In the book of Philippians, Paul makes quite a bold assertion when he writes, “I have learned the secret of being content in any and every situation I face.” He goes on to say that it does not matter whether he is well-fed or hungry, living with plenty or in great need. (Philippians 4:12) Paul wrote these words from prison.
The question we are all probably wondering is, “What had Paul learned? What was his secret?”
First, I believe that Paul was able to draw upon all that he had learned as a Pharisee before he became a Christian. As a Pharisee with a great knowledge of the Old Testament, he would have been very familiar with Jeremiah 29:11, which speaks of the wonderful plan that God has for each of our lives:
“For I know the plans I have for you,” says the Lord, “plans for your welfare, not for calamity, to give you a future and a hope” (author paraphrase).
Paul trusted God’s plan for his well-being; he knew he had a future and a hope. Paul also knew that the reason most people never find that plan is because they are seeking to execute their own plans for their lives:
“Woe to the obstinate children,” declares the Lord, “to those who carry out plans that are not mine. . .” (Isaiah 30:1, author paraphrase).
Therefore, Paul’s contentment can be attributed to the fact that he lived his life with a sense of mission and calling. He understood and believed in God’s good and sovereign hand on his life and circumstances. Paul understood that God had a purpose for him being in prison, and he was thus content to live in harmony with God’s plan for his life.
Second, I think that Paul was content because he realized he had found life’s great treasure. He speaks of this in a verse in Philippians:
I consider everything worthless in comparison to the unsurpassing value of knowing Christ Jesus my Lord for whom I suffered the loss of all things, and I consider it rubbish that I might gain this relationship with Christ (Philippians 3:8, author paraphrase).
If you will recall, Paul had at one time been a wealthy, prominent Pharisee, but upon becoming a Christian, he had to give up everything. However, he reveals that all that he had to give up was rubbish when compared to the surpassing value of having a relationship with Christ.
I think most people actually believe material wealth is the source of contentment. Modern culture aggressively promotes this prevailing attitude. “When I have this much wealth” or “When I earn this level of income,” then I will be content. Then, and only then, will life be good. I have had men sit across from me who have voiced their great contempt for God because they believe that He has dealt them a bad financial hand. When they look at their friends and see how well they are doing, they are convinced that God has discriminated against them financially.

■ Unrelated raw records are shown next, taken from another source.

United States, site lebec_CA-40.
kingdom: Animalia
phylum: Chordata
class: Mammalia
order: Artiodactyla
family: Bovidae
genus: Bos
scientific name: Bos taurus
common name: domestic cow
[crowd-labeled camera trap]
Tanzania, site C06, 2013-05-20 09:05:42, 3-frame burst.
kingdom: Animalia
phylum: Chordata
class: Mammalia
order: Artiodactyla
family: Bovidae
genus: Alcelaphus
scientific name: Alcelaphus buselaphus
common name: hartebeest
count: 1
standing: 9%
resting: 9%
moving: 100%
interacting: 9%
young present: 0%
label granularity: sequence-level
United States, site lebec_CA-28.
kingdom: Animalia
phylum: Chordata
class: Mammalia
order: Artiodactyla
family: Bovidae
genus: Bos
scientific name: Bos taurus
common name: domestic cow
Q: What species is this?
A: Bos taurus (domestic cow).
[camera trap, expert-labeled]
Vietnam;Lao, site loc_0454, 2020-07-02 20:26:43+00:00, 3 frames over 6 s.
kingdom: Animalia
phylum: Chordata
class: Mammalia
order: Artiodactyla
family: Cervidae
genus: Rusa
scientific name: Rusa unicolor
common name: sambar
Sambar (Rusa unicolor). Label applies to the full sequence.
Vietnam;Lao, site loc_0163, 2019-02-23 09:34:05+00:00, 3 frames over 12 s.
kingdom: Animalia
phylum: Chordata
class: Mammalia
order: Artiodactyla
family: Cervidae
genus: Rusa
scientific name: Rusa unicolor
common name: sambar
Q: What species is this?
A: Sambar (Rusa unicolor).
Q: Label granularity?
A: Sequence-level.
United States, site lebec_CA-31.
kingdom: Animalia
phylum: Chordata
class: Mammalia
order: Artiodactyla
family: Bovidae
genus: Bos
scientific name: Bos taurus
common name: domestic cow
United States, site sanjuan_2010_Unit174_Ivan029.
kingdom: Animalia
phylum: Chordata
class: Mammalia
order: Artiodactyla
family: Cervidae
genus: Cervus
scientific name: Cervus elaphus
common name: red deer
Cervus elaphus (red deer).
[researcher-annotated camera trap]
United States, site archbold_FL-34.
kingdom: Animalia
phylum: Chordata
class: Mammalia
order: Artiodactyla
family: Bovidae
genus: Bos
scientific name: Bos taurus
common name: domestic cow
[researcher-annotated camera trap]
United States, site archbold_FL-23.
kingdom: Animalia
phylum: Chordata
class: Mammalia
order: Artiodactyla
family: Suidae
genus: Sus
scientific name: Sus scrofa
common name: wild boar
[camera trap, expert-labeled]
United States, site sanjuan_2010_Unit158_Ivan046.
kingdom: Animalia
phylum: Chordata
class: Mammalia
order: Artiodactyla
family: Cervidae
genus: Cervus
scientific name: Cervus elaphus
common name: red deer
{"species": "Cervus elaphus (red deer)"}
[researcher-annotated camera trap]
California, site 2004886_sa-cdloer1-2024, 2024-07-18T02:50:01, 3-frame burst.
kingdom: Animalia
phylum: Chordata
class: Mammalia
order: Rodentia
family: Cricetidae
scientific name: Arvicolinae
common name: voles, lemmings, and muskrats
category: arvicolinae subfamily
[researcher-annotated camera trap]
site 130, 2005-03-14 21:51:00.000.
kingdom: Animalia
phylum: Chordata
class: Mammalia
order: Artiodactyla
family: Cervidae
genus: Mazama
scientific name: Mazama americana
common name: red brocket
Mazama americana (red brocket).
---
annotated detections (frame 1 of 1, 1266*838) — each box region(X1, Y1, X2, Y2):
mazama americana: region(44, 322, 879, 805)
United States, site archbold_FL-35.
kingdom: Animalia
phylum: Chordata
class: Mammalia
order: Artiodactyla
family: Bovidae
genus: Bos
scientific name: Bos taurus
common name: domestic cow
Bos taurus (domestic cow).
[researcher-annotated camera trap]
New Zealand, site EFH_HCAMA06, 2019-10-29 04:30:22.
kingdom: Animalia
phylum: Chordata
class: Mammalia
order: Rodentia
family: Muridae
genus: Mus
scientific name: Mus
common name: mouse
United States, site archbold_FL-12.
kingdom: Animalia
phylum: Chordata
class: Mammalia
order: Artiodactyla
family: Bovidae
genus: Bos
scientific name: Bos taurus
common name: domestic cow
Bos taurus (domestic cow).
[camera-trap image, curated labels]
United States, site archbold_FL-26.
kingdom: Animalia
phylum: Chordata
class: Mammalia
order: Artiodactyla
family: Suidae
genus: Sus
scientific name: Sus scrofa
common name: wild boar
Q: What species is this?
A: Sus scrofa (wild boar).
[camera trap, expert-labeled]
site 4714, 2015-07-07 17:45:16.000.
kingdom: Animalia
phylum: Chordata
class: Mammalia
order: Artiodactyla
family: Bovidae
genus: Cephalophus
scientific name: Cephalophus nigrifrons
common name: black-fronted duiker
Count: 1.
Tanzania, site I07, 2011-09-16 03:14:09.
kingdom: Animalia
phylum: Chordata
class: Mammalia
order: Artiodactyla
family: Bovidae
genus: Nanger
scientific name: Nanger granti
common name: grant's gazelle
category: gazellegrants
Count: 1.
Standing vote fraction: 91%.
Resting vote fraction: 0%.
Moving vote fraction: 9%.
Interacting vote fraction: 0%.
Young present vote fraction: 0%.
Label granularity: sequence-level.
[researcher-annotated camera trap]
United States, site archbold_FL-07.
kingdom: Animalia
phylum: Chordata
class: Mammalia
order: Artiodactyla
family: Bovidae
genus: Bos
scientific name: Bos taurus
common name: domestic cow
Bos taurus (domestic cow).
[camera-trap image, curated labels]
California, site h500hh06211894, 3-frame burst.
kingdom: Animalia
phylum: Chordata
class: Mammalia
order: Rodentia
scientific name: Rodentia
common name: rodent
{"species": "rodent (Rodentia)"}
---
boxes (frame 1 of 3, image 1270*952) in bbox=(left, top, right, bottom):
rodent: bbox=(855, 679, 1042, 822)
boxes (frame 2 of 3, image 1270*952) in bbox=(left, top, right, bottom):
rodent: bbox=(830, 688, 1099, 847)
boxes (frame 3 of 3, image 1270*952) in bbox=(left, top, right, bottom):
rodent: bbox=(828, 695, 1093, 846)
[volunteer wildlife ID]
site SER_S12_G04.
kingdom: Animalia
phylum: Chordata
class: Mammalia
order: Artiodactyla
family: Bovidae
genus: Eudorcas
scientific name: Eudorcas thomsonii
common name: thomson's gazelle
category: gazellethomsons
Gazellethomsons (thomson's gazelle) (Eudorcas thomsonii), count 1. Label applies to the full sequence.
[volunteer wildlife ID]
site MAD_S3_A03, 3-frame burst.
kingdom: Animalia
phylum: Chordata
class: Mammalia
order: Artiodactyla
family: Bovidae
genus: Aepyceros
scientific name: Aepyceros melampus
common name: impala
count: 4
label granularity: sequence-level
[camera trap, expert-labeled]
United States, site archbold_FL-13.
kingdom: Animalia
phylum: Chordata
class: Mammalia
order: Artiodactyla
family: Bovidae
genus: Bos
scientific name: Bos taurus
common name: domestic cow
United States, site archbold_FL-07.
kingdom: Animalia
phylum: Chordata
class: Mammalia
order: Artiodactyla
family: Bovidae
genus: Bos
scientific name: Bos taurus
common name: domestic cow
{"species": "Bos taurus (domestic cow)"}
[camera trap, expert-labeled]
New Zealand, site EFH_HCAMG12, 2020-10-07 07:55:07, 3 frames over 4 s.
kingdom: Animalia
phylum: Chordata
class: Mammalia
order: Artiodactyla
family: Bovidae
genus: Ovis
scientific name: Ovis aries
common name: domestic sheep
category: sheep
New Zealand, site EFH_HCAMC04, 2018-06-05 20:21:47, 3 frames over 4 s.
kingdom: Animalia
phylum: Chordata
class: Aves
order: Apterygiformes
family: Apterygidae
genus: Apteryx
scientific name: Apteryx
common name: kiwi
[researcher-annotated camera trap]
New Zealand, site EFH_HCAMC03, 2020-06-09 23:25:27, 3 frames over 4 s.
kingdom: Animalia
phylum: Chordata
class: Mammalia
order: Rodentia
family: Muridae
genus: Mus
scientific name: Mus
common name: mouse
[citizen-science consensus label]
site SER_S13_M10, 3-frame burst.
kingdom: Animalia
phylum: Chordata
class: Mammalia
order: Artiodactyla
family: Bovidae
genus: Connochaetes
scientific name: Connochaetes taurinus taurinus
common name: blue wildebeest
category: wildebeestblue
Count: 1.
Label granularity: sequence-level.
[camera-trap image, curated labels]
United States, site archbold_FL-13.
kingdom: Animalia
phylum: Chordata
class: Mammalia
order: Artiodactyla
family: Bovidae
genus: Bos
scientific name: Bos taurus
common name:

In a letter to the church in Corinth (2 Corinthians 6:10), Paul makes it clear that as far as material possessions, he owned nothing; yet in reality, he considered himself to be a wealthy man. He was wealthy in the possessions that really matter in life. The great treasure in Paul’s life had been found in his relationship with Christ. It was the one possession his heart had been looking for, and therefore, he was content.
Finally, as I examine Paul’s life, I am amazed at how peaceful and content he was, even though he was often facing grave danger. The specter of death hung over him everywhere he traveled because so many people wanted to see him dead. It is truly remarkable to read in Philippians 1: 21-23 where Paul boldly declares that eternal life in the presence of God is, in fact, far better than anything we can expect to experience in this earthly life, which is full of pain and difficulty. In fact, Paul looked forward to his death with great anticipation. He overcame the fear of death through the tangible hope of eternal life, which, in my opinion, is the primary reason that he lived with such peace and contentment.
Have you ever wondered how different your life could possibly be if you were completely delivered from the fear of death? Take this a few steps further and ask, What if I was delivered not only from the fear, but also was able to look forward to the day of my death with great anticipation? How would that change the life I am living right now?
Of course most of us want to know if this was a true reality in Paul’s life, and if so, how did he pull it off? I believe quite simply that Paul knew God intimately. He knew Him not just as God but also as his heavenly Father. Therefore, Paul saw death as more than simply going home; he saw it as going to be with his Father. As he explains, “To be absent from the body is to be at home with the Lord (2 Corinthians 5:8, author paraphrase).
This was Paul’s perspective and ultimately was the foundation of the peace and contentment that he experienced. And we should remember, this is what God offers to each of us as well.